Steady momentum across global financial markets
As we enter 2026, from all at Melville Douglas we wish to extend our very best wishes to you and your families for a healthy, fulfilling, and prosperous 2026.
2025 will be remembered as a period defined by resilience, reinvention, and broad‑based strength across global markets. What stood out most was not the absence of uncertainty, but rather the market’s ability to absorb it. Despite political shifts, heightened geopolitical tensions, advances in artificial intelligence (AI), and meaningful policy pivots, portfolios were rewarded favourably on both an absolute and inflation adjusted basis.
Central banks, most notably the US Federal Reserve, shifted toward accommodation, supporting valuations of both equities and fixed income securities
Now, with a full year’s perspective, it’s easier to appreciate how the seemingly disjointed events of 2025 ultimately worked together to lay a stronger foundation for markets. Volatility in the first half gave way to unexpectedly powerful equity gains in the second, as earnings revisions turned positive and interest rates declined. Diplomatic progress, even when incomplete, helped appease some of the world’s most entrenched risk premia. AI moved from promise to signs of being a material economic driver through the commencement of productivity gains, whilst central banks, most notably the US Federal Reserve, shifted toward accommodation, supporting valuations of both equities and fixed income securities, whilst reinforcing confidence in ongoing global economic growth. In this review, we walk you through the key developments that shaped 2025, outline the forces we believe will matter most in 2026, and share how we are positioning client portfolios for both the opportunities and risks that lie ahead.

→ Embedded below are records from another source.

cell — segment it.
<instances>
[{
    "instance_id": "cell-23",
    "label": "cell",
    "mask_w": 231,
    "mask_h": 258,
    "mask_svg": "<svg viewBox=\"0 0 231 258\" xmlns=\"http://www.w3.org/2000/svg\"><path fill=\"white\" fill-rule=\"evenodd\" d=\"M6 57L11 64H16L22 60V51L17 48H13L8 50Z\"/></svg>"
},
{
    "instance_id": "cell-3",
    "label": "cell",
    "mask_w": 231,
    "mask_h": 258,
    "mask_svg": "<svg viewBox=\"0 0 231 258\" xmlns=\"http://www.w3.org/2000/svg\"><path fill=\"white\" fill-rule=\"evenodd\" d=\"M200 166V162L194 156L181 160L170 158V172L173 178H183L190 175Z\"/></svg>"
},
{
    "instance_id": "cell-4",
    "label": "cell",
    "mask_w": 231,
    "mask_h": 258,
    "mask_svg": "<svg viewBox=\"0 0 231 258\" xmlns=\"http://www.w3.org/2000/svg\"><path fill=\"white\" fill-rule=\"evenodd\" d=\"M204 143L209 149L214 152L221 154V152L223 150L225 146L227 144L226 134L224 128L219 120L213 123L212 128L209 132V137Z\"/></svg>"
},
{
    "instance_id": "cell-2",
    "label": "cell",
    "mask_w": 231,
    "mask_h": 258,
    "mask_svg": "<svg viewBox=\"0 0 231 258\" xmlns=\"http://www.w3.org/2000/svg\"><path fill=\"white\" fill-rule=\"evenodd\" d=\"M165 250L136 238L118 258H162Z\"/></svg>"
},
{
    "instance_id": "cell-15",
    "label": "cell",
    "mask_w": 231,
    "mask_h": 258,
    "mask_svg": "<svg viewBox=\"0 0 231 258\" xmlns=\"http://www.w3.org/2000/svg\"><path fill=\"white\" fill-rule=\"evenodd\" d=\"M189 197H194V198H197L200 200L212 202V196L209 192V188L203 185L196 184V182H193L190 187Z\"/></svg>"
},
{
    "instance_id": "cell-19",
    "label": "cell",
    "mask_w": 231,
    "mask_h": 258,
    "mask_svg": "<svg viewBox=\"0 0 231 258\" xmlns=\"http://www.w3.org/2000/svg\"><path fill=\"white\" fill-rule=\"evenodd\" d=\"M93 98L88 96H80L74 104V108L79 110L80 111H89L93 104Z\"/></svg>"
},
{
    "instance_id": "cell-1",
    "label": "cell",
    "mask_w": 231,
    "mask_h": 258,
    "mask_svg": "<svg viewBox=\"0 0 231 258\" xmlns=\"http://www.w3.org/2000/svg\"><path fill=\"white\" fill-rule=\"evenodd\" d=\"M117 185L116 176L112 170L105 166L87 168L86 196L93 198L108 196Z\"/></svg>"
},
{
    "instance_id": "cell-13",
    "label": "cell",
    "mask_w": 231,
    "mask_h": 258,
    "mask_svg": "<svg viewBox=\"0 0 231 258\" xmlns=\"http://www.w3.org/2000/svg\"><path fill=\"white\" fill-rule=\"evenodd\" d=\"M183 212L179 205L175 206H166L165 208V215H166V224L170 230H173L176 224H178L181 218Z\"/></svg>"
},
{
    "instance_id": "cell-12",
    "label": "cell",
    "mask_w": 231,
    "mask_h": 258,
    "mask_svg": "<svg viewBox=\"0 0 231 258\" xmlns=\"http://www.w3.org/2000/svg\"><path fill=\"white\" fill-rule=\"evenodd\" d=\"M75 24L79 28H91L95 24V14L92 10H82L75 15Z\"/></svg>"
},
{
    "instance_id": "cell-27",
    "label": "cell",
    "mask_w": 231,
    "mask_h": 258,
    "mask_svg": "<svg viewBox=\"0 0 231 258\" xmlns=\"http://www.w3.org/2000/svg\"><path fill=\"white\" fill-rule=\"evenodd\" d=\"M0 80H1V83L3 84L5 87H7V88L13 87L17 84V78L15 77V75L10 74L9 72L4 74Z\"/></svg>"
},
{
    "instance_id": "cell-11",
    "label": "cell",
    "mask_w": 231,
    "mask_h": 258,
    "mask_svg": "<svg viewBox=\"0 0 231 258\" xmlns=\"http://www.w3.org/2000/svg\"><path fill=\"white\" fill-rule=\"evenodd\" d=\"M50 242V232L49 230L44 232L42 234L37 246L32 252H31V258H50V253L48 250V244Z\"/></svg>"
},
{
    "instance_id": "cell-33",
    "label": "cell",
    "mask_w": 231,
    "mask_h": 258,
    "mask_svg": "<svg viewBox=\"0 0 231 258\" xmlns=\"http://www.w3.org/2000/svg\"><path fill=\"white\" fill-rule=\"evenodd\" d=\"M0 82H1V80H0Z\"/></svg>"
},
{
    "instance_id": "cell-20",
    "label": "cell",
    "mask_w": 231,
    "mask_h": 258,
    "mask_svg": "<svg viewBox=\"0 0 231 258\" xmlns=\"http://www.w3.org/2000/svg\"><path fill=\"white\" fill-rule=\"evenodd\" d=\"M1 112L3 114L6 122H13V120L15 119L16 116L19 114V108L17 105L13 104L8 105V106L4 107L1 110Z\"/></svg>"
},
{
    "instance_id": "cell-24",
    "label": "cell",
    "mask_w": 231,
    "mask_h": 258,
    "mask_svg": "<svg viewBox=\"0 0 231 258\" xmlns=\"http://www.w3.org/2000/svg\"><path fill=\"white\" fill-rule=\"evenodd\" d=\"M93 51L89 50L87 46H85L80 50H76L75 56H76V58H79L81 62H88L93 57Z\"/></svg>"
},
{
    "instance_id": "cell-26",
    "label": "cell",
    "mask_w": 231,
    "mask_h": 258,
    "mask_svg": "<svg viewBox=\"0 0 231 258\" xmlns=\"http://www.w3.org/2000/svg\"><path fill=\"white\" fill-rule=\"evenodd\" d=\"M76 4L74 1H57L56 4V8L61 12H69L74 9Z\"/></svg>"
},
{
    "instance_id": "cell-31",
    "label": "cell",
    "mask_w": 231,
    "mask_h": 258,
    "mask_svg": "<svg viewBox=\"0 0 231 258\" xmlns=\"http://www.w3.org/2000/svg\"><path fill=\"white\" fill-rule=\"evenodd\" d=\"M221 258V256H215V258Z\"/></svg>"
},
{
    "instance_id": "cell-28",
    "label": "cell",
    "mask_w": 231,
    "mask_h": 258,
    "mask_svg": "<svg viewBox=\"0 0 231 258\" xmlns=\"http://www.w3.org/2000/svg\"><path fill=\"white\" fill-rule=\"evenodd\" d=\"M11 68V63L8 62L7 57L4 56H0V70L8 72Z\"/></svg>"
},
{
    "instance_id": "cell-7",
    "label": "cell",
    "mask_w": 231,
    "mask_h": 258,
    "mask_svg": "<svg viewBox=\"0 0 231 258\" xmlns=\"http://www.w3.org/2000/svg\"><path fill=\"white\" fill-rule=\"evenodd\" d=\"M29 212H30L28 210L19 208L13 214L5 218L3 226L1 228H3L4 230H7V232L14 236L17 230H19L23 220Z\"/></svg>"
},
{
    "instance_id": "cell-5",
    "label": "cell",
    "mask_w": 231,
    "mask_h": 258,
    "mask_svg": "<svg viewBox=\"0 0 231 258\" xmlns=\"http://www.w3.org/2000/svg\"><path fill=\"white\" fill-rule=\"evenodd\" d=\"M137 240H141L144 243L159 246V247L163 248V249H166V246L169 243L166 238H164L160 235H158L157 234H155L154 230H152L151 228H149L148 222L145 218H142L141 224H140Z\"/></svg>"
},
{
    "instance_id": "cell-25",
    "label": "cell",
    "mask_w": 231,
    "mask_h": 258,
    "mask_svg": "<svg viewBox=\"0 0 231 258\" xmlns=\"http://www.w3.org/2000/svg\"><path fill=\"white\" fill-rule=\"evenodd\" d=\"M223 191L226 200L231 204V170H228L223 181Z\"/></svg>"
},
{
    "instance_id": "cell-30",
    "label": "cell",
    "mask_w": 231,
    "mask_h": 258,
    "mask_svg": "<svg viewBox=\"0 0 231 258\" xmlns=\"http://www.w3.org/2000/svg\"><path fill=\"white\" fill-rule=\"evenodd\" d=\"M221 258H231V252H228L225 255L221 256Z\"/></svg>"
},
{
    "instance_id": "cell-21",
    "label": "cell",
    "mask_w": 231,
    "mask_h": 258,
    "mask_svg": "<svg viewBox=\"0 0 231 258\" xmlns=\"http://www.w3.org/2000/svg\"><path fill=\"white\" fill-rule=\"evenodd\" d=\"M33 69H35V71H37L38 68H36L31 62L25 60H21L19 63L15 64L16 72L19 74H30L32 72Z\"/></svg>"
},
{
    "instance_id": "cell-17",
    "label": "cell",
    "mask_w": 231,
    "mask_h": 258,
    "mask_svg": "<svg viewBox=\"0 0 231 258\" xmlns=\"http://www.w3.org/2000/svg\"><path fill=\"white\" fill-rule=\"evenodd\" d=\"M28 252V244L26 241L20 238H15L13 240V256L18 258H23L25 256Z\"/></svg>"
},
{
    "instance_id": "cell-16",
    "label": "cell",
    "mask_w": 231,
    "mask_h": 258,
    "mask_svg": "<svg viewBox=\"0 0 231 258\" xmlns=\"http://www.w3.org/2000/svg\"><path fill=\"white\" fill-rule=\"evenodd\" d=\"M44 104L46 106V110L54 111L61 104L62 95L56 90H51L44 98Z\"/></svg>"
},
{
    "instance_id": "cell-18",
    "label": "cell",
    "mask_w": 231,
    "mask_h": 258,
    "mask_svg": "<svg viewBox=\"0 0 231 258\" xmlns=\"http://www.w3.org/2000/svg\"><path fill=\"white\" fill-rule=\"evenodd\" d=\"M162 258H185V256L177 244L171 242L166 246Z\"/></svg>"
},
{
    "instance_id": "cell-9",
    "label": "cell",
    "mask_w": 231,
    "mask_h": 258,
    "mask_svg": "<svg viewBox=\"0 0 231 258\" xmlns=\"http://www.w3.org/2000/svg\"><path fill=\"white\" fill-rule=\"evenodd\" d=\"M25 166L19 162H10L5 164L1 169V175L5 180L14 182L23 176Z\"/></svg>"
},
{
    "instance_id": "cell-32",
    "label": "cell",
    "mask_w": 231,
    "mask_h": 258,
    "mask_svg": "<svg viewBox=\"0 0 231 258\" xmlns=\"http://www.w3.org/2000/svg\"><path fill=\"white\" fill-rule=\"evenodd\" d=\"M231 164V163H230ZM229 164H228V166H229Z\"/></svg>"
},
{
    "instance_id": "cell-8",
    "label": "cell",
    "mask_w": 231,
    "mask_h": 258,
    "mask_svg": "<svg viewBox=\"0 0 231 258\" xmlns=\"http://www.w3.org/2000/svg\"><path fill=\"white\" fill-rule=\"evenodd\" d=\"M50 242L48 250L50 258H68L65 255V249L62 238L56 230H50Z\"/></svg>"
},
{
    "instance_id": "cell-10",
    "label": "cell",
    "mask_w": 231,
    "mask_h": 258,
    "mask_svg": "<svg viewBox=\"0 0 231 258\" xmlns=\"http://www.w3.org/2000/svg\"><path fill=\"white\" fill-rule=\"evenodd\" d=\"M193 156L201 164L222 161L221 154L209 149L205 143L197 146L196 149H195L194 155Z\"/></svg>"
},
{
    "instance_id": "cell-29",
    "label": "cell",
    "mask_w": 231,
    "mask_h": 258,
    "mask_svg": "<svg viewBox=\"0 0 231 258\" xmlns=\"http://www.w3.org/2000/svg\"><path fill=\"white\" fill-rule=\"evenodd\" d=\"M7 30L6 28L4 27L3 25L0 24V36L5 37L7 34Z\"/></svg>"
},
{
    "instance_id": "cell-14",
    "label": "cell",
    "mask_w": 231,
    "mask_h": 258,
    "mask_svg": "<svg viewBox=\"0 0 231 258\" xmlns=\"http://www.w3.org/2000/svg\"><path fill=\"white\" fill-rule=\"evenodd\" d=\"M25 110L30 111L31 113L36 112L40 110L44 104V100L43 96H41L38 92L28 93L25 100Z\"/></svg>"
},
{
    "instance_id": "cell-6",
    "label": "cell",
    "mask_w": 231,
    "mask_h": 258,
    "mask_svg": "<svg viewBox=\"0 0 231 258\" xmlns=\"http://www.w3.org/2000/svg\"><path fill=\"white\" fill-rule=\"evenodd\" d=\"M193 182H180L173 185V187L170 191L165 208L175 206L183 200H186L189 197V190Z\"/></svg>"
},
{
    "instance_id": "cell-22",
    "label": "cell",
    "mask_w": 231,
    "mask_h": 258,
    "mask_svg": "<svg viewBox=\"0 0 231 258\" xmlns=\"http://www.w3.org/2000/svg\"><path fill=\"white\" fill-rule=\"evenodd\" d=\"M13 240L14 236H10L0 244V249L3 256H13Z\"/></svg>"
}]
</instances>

A year that tested conviction and rewarded discipline
The tone of 2025 was set early by a precious‑metals surge that reflected a world recalibrating risk and policy. Gold, having seen strong support throughout the year, broke to new highs above the $4,500 mark in December before encountering some natural profit‑taking; silver followed a similar but even more pronounced arc, recording stellar gains and all‑time highs in December before a modest pull back ensued as positioning and margin changes washed through markets. Those swings captured the interplay among geopolitics, inflation psychology, and rate expectations as central banks continue to allocate more of their reserves to gold whilst investors weighed safe‑haven assets against an improving earnings outlook for risk assets.